You also ask why we should think it's necessary that we can't have sense evidence for p unless we're already entitled to accept possibly p. I think our relation to the relevant modals isn't something we have to know or justifiably believe. Clearly you're right that I can have sense evidence for p without ever having thought that possibly p. So the proposal is going to have to be that I have to be entitled to possibly p, or permitted to accept p, or be allowed to take possibly p for granted, to get sense evidence for p. As you pointed out, the problem then becomes: what's the (non-question-begging) motivation for that thought? One motivation I mentioned is that it could explain the intuition that sense experience can't be evidence for or against mathematical truths. But that doesn't seem to get us very far, even if those intuitions are widely shared, because there could be other explanations and nothing so far indicates warrant transmission failure is the best explanation.

I think if my proposal can be motivated, it will have to be by considering what would have to be the case if one weren't entitled to possibly p, or permitted to take possibly p for granted. Remember, p is the sort of proposition that sense experience can directly warrant. If possibly p is true, then my sense is that I'd be entitled to possibly p unless I've done something or been put in a situation such that if I thought about possibly p, it would seem false to me. For example, possibly there are black swans, so I'm entitled to assume it's possible, even if I've never thought about it, unless something has messed up my entitlement. What could do that? I think it would have to be that I'm in the grip of some bizarre theory that being white is essential to being a swan, or I've become convinced that only minds exist and the external world is an illusion. If I thought something like that, then would seeing a black swan count as evidence for me that there's a black swan? My intuition is no.

I'm not sure if this is any better than my first attempt, but I'd be interested to hear your thoughts.

Carrie Jenkins said...

Hi Matt,

"I need an inference to make sensory evidence into evidence for a modal."

Even if that's right, and even assuming that the inference has to go via some modal proposition, presumably the inference could goes via some *other* modal than the one that we're inferring to. So isn't there room for a form of non-direct empirical grounding for (at least some) modal propositions which is not subject to transmission of warrant worries?

Also, I wonder what sort of notion of entitlement you're using, according to which you are entitled to something provided it's true and there's nothing messing up the entitlement? This isn't how Wright thinks entitlement works; but perhaps you had something else in mind?

If all that's required for entitlement is truth and nothing getting in the way, though, then I'm not sure we can motivate a transmission of warrant worry even if it should turn out that entitlement in *this* sense to 'possibly p' is required before empirical grouding for 'possibly p'.

Basically, it starts to look like entitlement is not really an epistemic notion. But you'd need it to be epistemic in order to argue that there's something wrong with using empirical evidence to ground 'possibly p' because in order to appreciate that it is evidence we require prior 'entitlement' to 'possibly p'. If all that means is that it's required in advance that 'possibly p' be true and there be nothing getting in the way, that doesn't appear to interfere with our use of the evidence to ground 'possibly p'.

Daniel Elstein said...
==*==
**Required work:** Can you copy the passage from the entitlement discussion between "If all that's" and "ground 'possibly p'.", inclusive, switching "epistemic notion" to "normative notion"?

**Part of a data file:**
==*==
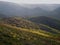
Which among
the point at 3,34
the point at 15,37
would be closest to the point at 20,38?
the point at 15,37

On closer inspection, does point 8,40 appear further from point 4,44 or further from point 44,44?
point 44,44

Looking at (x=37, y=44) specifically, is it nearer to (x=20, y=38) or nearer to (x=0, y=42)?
(x=20, y=38)

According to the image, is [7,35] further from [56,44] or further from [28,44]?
[56,44]

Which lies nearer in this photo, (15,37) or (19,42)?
(19,42)

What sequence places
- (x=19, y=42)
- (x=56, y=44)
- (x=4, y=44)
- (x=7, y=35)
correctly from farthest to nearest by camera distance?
(x=56, y=44) → (x=7, y=35) → (x=19, y=42) → (x=4, y=44)

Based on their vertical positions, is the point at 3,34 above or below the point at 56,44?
above

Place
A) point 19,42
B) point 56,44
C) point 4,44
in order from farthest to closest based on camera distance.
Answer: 1. point 56,44
2. point 19,42
3. point 4,44

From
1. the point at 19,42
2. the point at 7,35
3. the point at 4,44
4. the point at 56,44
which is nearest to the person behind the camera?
the point at 4,44

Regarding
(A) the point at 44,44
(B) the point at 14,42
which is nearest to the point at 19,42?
(B) the point at 14,42

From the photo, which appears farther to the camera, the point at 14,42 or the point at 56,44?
the point at 56,44
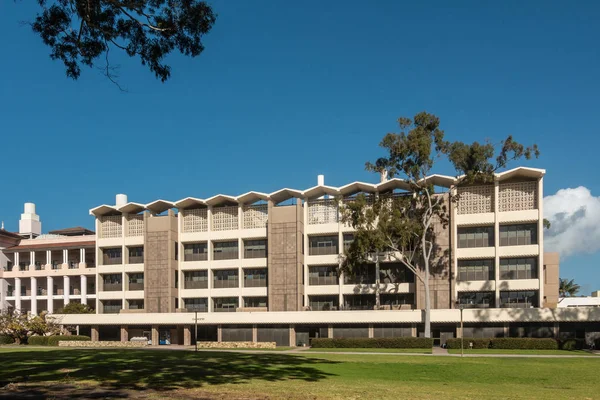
==*==
**Task answer:**
If all that's required for entitlement is truth and nothing getting in the way, though, then I'm not sure we can motivate a transmission of warrant worry even if it should turn out that entitlement in *this* sense to 'possibly p' is required before empirical grouding for 'possibly p'.

Basically, it starts to look like entitlement is not really an normative notion. But you'd need it to be epistemic in order to argue that there's something wrong with using empirical evidence to ground 'possibly p' because in order to appreciate that it is evidence we require prior 'entitlement' to 'possibly p'. If all that means is that it's required in advance that 'possibly p' be true and there be nothing getting in the way, that doesn't appear to interfere with our use of the evidence to ground 'possibly p'.